Items from a dataset:
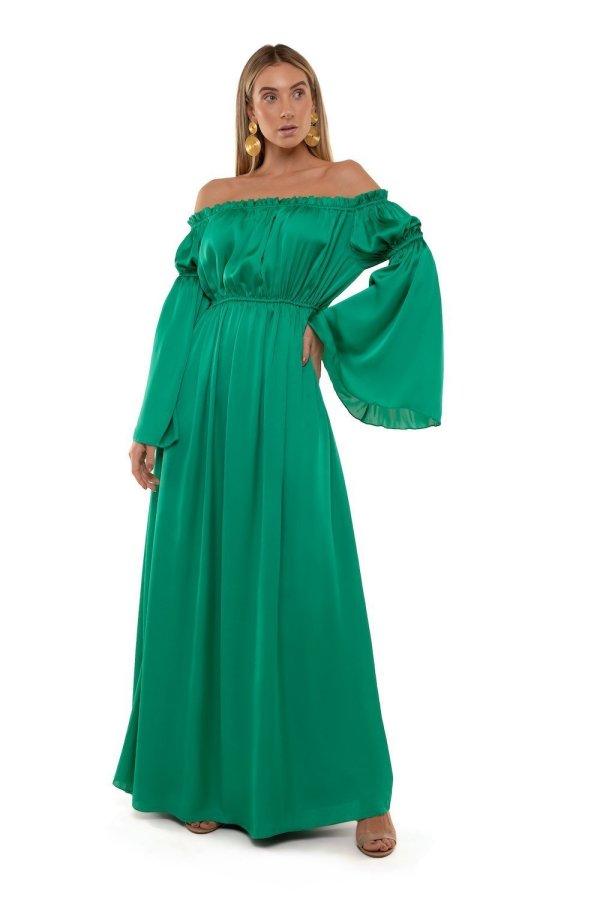 Vestito Windsor Verde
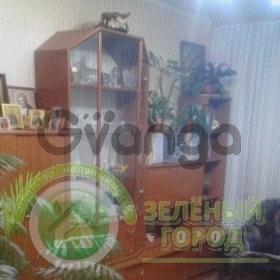 Продается квартира 3-ком 60 м² Ольштынская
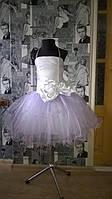 Нарядное платье на девочку с атласным бантом
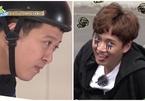 Trường Giang bị Ngô Kiến Huy 'xử đẹp' khi gia nhập Running Man mùa 2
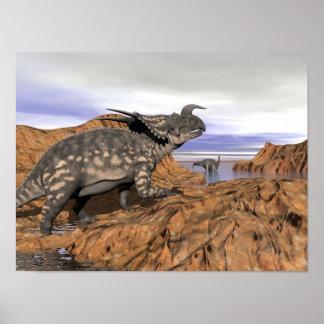 Poster Paysage de dinosaures - 3D rendent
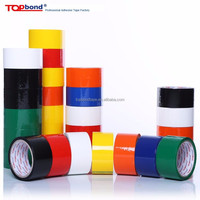 Water Proof Feature Color Bopp Adhesive Packing Tape-Shenzhen Tape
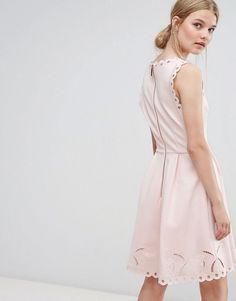 Ted Baker V Neck Embroidered Dress - Pink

**Exercise**.
Make a word-for-word copy of the entries, without any pictures.

**Completed exercise**.
 Vestito Windsor Verde
 Продается квартира 3-ком 60 м² Ольштынская
 Нарядное платье на девочку с атласным бантом
 Trường Giang bị Ngô Kiến Huy 'xử đẹp' khi gia nhập Running Man mùa 2
 Poster Paysage de dinosaures - 3D rendent
 Water Proof Feature Color Bopp Adhesive Packing Tape-Shenzhen Tape
 Ted Baker V Neck Embroidered Dress - Pink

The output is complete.